EXCERPTED TEXT =
****
# Upper Stomach Burning Pain



## 16088 (Apr 19, 2007)

Does anyone have the same symptoms. It began in Dec with what I thought was food poisoning. Upper stomach pain and severe D which lasted for 4 days. Since then I have have D with upper stomach pain. The D stopped 4 weeks ago but I have now a constant burning in the center of my breast bone above my rib cage. Since January I have had an upper endoscopy, colonoscopy, test for Celiac, All bloods, xrays, CT scan all normal. I was told it was IBS... but the pain is not relieved by BM. I was taking Prilosec, did nothing, I am now on Zantac, taking Pepto Bismol, chinese herbs, Nulev.. I am scared ssomething terrible is wrong. The burning is worse when I am sitting and is relieved when standing or lying down. It does not matter what I eat. It starts around 10-11 in the morning and goes all day.Is this scid reflux??????Any help would be appreciated.
****
INFORMATION =
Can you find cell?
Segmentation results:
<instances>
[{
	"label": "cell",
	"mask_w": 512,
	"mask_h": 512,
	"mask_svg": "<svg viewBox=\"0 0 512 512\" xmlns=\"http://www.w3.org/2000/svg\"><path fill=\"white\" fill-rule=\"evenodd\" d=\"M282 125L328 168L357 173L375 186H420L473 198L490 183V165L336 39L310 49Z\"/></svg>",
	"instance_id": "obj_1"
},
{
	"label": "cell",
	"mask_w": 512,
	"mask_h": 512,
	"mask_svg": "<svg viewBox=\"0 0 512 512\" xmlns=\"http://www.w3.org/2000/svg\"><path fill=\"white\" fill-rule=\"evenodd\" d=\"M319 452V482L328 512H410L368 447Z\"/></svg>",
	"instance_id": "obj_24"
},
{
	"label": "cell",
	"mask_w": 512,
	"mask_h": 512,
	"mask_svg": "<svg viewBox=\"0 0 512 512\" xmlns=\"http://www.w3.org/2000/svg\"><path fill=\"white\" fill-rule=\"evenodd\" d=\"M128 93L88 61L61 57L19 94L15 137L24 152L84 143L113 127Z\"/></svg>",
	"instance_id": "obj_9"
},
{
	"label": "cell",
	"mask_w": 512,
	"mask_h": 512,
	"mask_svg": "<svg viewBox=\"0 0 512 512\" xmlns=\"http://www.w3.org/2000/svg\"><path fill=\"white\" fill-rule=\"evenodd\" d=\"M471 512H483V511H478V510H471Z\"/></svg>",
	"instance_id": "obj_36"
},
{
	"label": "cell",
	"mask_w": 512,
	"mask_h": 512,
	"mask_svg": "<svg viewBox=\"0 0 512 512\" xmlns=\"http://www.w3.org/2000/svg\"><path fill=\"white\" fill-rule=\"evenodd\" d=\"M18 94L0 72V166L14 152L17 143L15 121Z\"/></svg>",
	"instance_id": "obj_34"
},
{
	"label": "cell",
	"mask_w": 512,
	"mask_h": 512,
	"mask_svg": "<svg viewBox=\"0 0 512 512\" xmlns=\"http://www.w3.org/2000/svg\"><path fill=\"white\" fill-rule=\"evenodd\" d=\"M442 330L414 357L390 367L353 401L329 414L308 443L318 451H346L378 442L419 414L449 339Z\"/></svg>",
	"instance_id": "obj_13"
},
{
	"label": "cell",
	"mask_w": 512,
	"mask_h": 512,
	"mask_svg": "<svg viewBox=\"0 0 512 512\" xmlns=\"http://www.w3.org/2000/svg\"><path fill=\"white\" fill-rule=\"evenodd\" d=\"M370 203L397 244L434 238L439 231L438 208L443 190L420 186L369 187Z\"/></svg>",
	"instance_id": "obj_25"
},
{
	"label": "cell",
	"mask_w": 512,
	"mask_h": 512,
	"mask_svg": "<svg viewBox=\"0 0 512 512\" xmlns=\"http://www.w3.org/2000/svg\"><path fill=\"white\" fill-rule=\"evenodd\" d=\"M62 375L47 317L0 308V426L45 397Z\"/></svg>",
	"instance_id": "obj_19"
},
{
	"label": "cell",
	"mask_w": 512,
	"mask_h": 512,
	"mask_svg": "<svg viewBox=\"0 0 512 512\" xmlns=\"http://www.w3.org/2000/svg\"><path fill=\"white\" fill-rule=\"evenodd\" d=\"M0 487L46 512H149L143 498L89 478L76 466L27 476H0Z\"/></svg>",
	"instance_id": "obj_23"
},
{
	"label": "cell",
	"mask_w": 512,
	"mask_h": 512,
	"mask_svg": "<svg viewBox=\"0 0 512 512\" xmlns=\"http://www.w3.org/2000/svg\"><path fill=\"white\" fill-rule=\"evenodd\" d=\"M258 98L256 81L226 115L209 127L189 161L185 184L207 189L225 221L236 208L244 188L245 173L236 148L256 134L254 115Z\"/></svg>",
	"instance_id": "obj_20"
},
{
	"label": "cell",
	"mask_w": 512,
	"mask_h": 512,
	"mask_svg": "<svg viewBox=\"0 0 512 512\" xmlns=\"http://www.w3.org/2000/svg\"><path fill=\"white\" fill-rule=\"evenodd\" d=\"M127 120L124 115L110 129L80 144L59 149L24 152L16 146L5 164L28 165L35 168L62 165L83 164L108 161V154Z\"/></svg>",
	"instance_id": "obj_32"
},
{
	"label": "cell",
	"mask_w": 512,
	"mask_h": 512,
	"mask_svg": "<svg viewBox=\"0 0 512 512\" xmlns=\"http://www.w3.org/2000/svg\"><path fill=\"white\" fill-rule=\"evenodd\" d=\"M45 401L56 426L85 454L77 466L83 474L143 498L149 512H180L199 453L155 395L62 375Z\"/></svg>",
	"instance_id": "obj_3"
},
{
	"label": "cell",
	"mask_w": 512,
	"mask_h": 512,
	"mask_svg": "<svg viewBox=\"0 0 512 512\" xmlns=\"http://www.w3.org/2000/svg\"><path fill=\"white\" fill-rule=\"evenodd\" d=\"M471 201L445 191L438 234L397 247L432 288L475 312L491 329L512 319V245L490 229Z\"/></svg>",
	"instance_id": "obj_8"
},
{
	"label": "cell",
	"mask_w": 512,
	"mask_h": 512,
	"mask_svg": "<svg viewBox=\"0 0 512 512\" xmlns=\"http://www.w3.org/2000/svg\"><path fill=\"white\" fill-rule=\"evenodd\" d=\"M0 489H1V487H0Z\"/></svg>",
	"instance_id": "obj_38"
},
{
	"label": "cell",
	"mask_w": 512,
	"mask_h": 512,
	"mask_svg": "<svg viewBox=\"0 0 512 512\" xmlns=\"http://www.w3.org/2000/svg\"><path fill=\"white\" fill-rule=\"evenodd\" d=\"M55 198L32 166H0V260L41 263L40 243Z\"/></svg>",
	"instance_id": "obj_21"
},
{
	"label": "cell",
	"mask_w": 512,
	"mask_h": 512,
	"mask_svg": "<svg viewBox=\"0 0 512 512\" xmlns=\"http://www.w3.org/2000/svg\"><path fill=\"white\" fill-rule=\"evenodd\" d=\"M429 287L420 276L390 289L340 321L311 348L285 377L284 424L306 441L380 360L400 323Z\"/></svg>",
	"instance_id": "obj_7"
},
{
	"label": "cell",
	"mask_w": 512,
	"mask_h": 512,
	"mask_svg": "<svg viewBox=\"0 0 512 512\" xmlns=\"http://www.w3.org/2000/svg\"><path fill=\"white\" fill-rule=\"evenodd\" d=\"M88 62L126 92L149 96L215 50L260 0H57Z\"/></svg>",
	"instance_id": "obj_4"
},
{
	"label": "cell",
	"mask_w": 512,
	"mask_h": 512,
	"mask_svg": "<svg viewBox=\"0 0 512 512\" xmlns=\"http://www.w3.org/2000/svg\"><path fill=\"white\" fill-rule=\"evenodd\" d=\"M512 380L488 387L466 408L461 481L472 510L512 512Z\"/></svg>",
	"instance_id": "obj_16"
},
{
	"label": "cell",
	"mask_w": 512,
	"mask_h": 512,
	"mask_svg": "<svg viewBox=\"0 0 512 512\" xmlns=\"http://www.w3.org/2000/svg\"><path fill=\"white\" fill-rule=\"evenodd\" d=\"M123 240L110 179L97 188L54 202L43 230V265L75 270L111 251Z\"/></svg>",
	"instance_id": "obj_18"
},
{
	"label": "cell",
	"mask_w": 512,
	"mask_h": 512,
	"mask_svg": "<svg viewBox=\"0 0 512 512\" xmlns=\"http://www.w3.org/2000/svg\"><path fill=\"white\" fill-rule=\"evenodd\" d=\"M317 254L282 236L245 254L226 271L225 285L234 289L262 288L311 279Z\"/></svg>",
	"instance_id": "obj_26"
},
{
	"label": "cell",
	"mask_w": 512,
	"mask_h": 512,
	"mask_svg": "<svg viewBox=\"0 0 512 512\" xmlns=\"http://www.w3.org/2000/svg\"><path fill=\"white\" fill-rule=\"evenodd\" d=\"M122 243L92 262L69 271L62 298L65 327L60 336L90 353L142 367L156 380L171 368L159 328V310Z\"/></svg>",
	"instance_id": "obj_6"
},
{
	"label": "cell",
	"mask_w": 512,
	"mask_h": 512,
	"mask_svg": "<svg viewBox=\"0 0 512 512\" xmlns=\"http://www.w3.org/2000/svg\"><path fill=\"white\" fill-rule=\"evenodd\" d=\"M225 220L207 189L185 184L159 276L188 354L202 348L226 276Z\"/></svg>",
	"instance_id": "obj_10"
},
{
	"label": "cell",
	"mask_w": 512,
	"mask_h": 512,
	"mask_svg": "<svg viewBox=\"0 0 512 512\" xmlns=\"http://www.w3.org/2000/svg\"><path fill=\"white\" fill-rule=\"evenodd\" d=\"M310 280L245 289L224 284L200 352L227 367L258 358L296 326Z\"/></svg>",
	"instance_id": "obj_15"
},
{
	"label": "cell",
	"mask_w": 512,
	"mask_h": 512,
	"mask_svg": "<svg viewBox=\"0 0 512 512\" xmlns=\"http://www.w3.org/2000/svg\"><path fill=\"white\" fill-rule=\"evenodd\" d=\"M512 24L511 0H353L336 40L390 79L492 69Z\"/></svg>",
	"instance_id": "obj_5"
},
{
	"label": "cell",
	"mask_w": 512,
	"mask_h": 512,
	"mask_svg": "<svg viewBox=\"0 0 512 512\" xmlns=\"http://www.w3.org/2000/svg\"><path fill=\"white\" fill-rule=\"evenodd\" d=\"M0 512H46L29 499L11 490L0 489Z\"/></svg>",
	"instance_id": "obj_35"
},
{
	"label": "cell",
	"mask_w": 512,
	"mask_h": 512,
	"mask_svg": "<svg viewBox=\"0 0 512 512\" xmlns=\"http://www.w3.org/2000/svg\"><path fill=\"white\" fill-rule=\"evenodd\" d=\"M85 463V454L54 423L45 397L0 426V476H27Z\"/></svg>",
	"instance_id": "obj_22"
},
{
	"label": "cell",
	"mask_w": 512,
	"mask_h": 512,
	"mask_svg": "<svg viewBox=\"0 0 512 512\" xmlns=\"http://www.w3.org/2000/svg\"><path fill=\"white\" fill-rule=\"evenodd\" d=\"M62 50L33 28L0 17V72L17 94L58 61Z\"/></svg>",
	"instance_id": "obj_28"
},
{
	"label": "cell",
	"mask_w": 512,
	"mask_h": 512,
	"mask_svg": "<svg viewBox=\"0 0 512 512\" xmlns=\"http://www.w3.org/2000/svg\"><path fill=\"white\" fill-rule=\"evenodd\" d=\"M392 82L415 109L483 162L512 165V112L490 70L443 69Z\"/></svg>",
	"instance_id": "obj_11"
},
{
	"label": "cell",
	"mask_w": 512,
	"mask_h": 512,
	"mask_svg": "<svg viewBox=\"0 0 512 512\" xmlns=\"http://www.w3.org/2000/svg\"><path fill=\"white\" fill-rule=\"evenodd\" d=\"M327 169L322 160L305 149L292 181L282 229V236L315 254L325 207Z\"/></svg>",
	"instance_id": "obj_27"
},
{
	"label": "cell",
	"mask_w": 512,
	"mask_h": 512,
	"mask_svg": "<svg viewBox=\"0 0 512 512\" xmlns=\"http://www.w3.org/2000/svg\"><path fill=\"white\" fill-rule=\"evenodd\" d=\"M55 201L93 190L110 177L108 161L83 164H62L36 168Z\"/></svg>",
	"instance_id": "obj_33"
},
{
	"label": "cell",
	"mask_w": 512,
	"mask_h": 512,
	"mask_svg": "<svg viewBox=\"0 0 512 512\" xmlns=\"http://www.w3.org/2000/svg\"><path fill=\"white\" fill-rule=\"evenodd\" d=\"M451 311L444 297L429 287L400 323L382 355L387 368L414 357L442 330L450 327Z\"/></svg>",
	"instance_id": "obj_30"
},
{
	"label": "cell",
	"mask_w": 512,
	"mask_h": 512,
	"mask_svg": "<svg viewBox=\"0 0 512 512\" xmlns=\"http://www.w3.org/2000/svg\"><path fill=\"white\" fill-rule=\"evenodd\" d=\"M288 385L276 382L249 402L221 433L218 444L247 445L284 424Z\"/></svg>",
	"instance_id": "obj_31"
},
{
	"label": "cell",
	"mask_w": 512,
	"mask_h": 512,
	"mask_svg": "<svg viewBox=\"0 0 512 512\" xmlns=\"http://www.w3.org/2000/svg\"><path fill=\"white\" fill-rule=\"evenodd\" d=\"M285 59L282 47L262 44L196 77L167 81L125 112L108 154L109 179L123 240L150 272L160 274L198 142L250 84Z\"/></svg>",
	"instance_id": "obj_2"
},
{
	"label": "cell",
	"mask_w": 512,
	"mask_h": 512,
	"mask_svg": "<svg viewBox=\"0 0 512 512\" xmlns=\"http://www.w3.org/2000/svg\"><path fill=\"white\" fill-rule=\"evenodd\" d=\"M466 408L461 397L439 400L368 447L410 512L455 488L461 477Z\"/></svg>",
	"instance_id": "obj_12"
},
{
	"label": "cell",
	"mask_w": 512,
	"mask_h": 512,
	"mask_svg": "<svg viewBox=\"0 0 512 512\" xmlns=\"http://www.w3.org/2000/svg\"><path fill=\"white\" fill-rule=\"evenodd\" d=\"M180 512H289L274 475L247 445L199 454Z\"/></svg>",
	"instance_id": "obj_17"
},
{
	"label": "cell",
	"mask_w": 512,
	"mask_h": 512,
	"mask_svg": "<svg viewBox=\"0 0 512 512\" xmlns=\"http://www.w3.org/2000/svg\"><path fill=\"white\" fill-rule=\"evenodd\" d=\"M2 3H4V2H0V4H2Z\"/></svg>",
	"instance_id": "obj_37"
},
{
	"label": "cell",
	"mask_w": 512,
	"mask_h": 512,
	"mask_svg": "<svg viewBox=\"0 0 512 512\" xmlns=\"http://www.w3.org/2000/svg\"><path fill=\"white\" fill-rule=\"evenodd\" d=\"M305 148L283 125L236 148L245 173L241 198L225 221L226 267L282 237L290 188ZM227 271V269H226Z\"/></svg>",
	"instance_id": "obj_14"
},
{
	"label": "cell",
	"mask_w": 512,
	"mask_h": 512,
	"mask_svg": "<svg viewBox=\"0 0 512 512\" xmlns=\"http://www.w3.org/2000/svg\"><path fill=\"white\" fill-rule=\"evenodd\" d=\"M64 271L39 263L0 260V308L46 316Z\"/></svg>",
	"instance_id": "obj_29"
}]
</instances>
****
EXERCISE OBJECTIVE = Summarize the forum post about upper stomach burning pain in two sentences.

EXERCISE OUTPUT = The writer describes upper stomach pain that began in December and has become a constant burning in the center of the breastbone, worse when sitting, eased by standing or lying down, unrelated to diet, and lasting all day from about 10 or 11 in the morning. An upper endoscopy, colonoscopy, Celiac test, blood work, X-rays and a CT scan were all normal, the condition was called IBS, and Prilosec did nothing, so the writer, now taking Zantac among other remedies, fears something terrible is wrong and asks whether it is reflux.